CRISPR-based malaria testing on-the-fly
To achieve the goal of eradicating malaria set by the World Health Organization (WHO)’s Global Malaria Control Programme, it is critical that all local transmission of malaria parasites in defined geographic areas is eliminated. One important cornerstone on this path is the development of rapid, sensitive, and species-specific diagnostic capabilities that are useful in the low-resource settings (LRSs) of many areas with endemic malaria.
Currently, the presence of the four major malaria-causing Plasmodium species P. falciparum, P. vivax, P. ovale, and P. malariae is determined by microscopic analysis of blood samples in which parasites can be detected in red blood cells, or with so-called rapid diagnostic tests for specific Plasmodium proteins (antigens).
“Unfortunately, available rapid diagnostic approaches cannot distinguish all four Plasmodium species from one other, which can be important to initiate the definitive course of treatment, and, most importantly, they are ineffective for detecting low numbers of Plasmodium parasites in asymptomatic individuals,” said Nira Pollock, M.D., Ph.D., Associate Medical Director of Boston Children’s Hospital’s Infectious Diseases Diagnostic Laboratory and Associate Professor of Pathology and Medicine at Harvard Medical School. “These ‘asymptomatic carriers’ are silent reservoirs for ongoing transmission by malaria-spreading mosquitoes and extremely important for ongoing global efforts to eradicate malaria,” added Jeffrey Dvorin, M.D., Ph.D., Associate Professor of Pediatrics at Harvard Medical School and Senior Associate Physician in Infectious Diseases at Boston Children’s Hospital.
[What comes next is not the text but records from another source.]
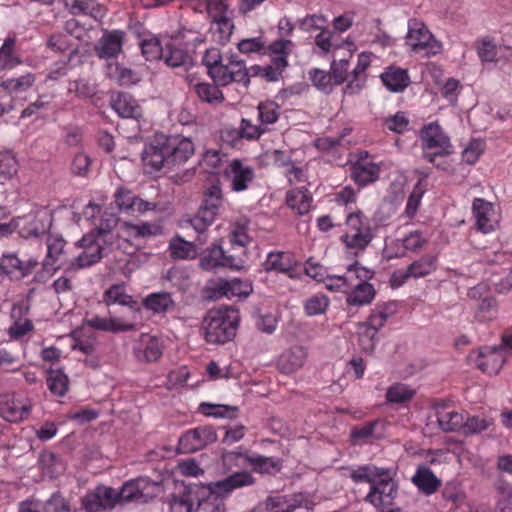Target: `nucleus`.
Wrapping results in <instances>:
<instances>
[{
    "label": "nucleus",
    "mask_w": 512,
    "mask_h": 512,
    "mask_svg": "<svg viewBox=\"0 0 512 512\" xmlns=\"http://www.w3.org/2000/svg\"><path fill=\"white\" fill-rule=\"evenodd\" d=\"M255 478L248 471H236L224 479L208 483H192L186 487L187 495L182 504L191 512L196 504L197 512H226L224 499L234 490L251 486Z\"/></svg>",
    "instance_id": "f257e3e1"
},
{
    "label": "nucleus",
    "mask_w": 512,
    "mask_h": 512,
    "mask_svg": "<svg viewBox=\"0 0 512 512\" xmlns=\"http://www.w3.org/2000/svg\"><path fill=\"white\" fill-rule=\"evenodd\" d=\"M240 323L239 310L234 306L222 305L208 310L201 328L206 342L224 344L236 336Z\"/></svg>",
    "instance_id": "f03ea898"
},
{
    "label": "nucleus",
    "mask_w": 512,
    "mask_h": 512,
    "mask_svg": "<svg viewBox=\"0 0 512 512\" xmlns=\"http://www.w3.org/2000/svg\"><path fill=\"white\" fill-rule=\"evenodd\" d=\"M222 204L221 182L214 178L210 186L204 190V199L197 214L185 221L186 228L190 227L198 234L195 242L204 244L207 241L206 229L214 222Z\"/></svg>",
    "instance_id": "7ed1b4c3"
},
{
    "label": "nucleus",
    "mask_w": 512,
    "mask_h": 512,
    "mask_svg": "<svg viewBox=\"0 0 512 512\" xmlns=\"http://www.w3.org/2000/svg\"><path fill=\"white\" fill-rule=\"evenodd\" d=\"M394 472L390 468L380 471V475L371 486L365 501L376 508H387L393 505L398 495V484L394 480Z\"/></svg>",
    "instance_id": "20e7f679"
},
{
    "label": "nucleus",
    "mask_w": 512,
    "mask_h": 512,
    "mask_svg": "<svg viewBox=\"0 0 512 512\" xmlns=\"http://www.w3.org/2000/svg\"><path fill=\"white\" fill-rule=\"evenodd\" d=\"M420 137L424 150V158L428 162L434 163L436 157H443L452 153L450 139L437 123L424 126L421 130Z\"/></svg>",
    "instance_id": "39448f33"
},
{
    "label": "nucleus",
    "mask_w": 512,
    "mask_h": 512,
    "mask_svg": "<svg viewBox=\"0 0 512 512\" xmlns=\"http://www.w3.org/2000/svg\"><path fill=\"white\" fill-rule=\"evenodd\" d=\"M407 43L413 51H424L426 56L436 55L441 51V44L438 42L424 23L411 19L408 21Z\"/></svg>",
    "instance_id": "423d86ee"
},
{
    "label": "nucleus",
    "mask_w": 512,
    "mask_h": 512,
    "mask_svg": "<svg viewBox=\"0 0 512 512\" xmlns=\"http://www.w3.org/2000/svg\"><path fill=\"white\" fill-rule=\"evenodd\" d=\"M157 487L158 483L151 481L147 477H139L127 481L119 490L116 489V499L119 505L131 501L145 503L154 497L150 489Z\"/></svg>",
    "instance_id": "0eeeda50"
},
{
    "label": "nucleus",
    "mask_w": 512,
    "mask_h": 512,
    "mask_svg": "<svg viewBox=\"0 0 512 512\" xmlns=\"http://www.w3.org/2000/svg\"><path fill=\"white\" fill-rule=\"evenodd\" d=\"M166 158L167 153L164 134H156L153 139L145 145L141 154L145 172L147 174H153L163 168L169 169Z\"/></svg>",
    "instance_id": "6e6552de"
},
{
    "label": "nucleus",
    "mask_w": 512,
    "mask_h": 512,
    "mask_svg": "<svg viewBox=\"0 0 512 512\" xmlns=\"http://www.w3.org/2000/svg\"><path fill=\"white\" fill-rule=\"evenodd\" d=\"M394 312L395 309L393 303L378 305L372 310L369 318L364 324L366 329L360 335V342L365 350L372 351L374 349V339L378 330L384 326L388 317L394 314Z\"/></svg>",
    "instance_id": "1a4fd4ad"
},
{
    "label": "nucleus",
    "mask_w": 512,
    "mask_h": 512,
    "mask_svg": "<svg viewBox=\"0 0 512 512\" xmlns=\"http://www.w3.org/2000/svg\"><path fill=\"white\" fill-rule=\"evenodd\" d=\"M438 258L436 255L426 254L413 261L406 270H396L391 276L393 287L401 286L409 278H422L437 269Z\"/></svg>",
    "instance_id": "9d476101"
},
{
    "label": "nucleus",
    "mask_w": 512,
    "mask_h": 512,
    "mask_svg": "<svg viewBox=\"0 0 512 512\" xmlns=\"http://www.w3.org/2000/svg\"><path fill=\"white\" fill-rule=\"evenodd\" d=\"M85 512H103L112 510L118 504L116 489L105 485H98L81 499Z\"/></svg>",
    "instance_id": "9b49d317"
},
{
Now, a multi-disciplinary research collaboration which was led by Wyss Core Faculty member James Collins, Ph.D. at Harvard’s Wyss Institute for Biologically Inspired Engineering and the Massachusetts Institute of Technology (MIT), and assembled by clinical fellow Rose Lee, M.D., M.S.P.H., which also included Pollock and Dvorin, has created a field-applicable, ultrasensitive diagnostic assay that specifically detects DNA sequences from all Plasmodium species in symptomatic and asymptomatic malaria. The new malaria diagnostic method combines an optimized 10-minute rapid sample preparation protocol with the CRISPR-based SHERLOCK system to enable highly specific and sensitive Plasmodium detection in another 60 minutes in simple reporter devices. It is published in PNAS.